03 Ağustos 2021
İnanması güç ama Ağustos’a geldik! Bu aya adını veren ilk Roma imparatorunun iş hayatına fikir verebilecek yedi sözüne kulak verelim mi?
‘Yavaşça acele et’. Günümüz iş dünyasındaki en önemli maharet zamanı doğru kullanmak. Telaşa kapılmakla olayların gerisinde kalmak, meseleleri enikonu düşünmekle demiri tavında dövmek arasındaki dengeyi kurmak belki de hiç bu kadar zor olmamıştı. Ne zaman yavaşlayıp ne zaman hızlanmak gerektiğini tartmak, her üst düzey yönetici için temel muhakeme sınavı.
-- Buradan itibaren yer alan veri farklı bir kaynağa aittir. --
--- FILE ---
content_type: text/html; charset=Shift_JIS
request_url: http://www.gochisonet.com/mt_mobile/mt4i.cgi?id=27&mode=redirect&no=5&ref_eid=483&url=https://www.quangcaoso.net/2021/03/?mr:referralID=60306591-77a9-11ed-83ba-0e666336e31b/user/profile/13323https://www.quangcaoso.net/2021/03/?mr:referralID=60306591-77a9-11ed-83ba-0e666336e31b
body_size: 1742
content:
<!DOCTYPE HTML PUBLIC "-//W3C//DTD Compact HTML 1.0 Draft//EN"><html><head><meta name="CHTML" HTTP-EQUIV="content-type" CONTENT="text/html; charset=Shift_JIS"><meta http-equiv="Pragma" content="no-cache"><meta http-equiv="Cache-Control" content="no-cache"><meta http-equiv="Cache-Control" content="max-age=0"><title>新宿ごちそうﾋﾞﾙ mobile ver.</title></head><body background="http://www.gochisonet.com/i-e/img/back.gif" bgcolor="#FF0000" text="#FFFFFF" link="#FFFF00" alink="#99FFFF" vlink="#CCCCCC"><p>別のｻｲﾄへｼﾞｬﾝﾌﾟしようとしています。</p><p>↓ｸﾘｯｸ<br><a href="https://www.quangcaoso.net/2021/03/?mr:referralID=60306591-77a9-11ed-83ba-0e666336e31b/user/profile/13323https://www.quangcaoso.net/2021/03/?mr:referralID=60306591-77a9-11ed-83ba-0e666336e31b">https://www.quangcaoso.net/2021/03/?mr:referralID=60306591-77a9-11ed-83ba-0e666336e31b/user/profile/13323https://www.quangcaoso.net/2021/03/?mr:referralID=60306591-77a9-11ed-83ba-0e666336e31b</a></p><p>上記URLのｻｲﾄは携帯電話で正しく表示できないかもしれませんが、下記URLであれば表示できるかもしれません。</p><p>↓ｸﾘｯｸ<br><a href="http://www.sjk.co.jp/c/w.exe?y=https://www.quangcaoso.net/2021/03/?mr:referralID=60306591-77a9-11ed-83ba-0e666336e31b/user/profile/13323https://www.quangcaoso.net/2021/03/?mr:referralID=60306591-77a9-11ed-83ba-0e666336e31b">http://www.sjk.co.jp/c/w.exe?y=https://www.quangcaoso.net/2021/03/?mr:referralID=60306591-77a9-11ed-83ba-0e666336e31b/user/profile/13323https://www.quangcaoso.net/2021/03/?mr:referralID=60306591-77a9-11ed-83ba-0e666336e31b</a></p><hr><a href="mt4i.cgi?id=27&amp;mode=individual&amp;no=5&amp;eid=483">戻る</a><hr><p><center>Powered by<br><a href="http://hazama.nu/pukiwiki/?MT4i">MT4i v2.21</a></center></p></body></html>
‘İyi yapılmış bir şey yeterince hızlı yapılmıştır’. Hız-yeterlilik dengesinde imparatorun tercihinin ikinciden yana olduğu anlaşılıyor. Ancak günümüzde, bilhassa erken aşama (start-up) girişimler için zamanlamanın da ürünün (yeterliliğin) bir parçası olduğunu unutmamalı.
‘Pratik yapmak; her şeyin efendisi’. Daha önce bu köşedeki ‘masa başı yerine test’ yazısında da değindiğimiz bir konu. Bir işin teorisini bilmek elbette önemli. Ancak onu sahada denemeden ve daha önemlisi günlük rutinin parçası haline getirmeden, meseleye gerçekten hakim olduğumuzu iddia etmek zor.
‘Gökkuşağı isteyen yağmura razı olsun’. Mücadele etmeden başarmak, yorulmadan öğrenmek, yatırım yapmadan kazanmak, beklemeden ulaşmak gerçek hayatta pek mümkün değil. Şirketler için de kişiler için de, hedefi ve hedefe varmakta yaşanan zorlukları akılcı bir şekilde tartmak, bir kez yola çıkınca da eskilerin sebat dedikleri meziyetle yürümek önemli.
‘Yetkim hepsinden üstte olsa da, çalışma arkadaşlarımdan fazla gücüm olmadı’. Doğrusu 40 yıldan fazla Roma’yı yöneten biri için bu gerçekçi bir ifade mi, tartışılır. Ancak imparatorun yakın ekibinin görüşlerine önem verdiği biliniyor. Belirsizliklerin yükseldiği, zaman ve performans baskısının arttığı ve meselelerin karmaşıklaştığı günümüzde, yöneticilerin farklı özellikler taşıyan, interdisipliner takımlar yönetmeleri gerekiyor. Bunu başarmak için, yetki ve güç kullanımını, hem liderlik edip hem alan bırakacak şekilde, optimal seviyede tutmak şart.
‘Tuğladan bir şehir olarak bulduğum Roma’yı mermerden bir kent olarak devrediyorum’. Neticede yönetim bir performans işi: ne devraldınız (satış, karlılık, kabiliyetler), ne devrettiniz. Bu yüzden, başarı kriterlerini baştan belirlemek ve dönemsel olarak ‘tartıya çıkmak’ şart.
‘İsimlerimizi kuma yazarız: sonra dalgalar gelir ve onları siler’. Ölümünden iki bin yıl sonra DÜNYA Gazetesi’nde bir iş hayatı köşesine konuk olduğuna göre Augustus’un ismini dalgalar pek silmemiş. Ancak bu söz bence hepimizin kulağına küpe olmalı.
Nitekim ismimizden çok eserlerimize odaklanmanın yolu da bu.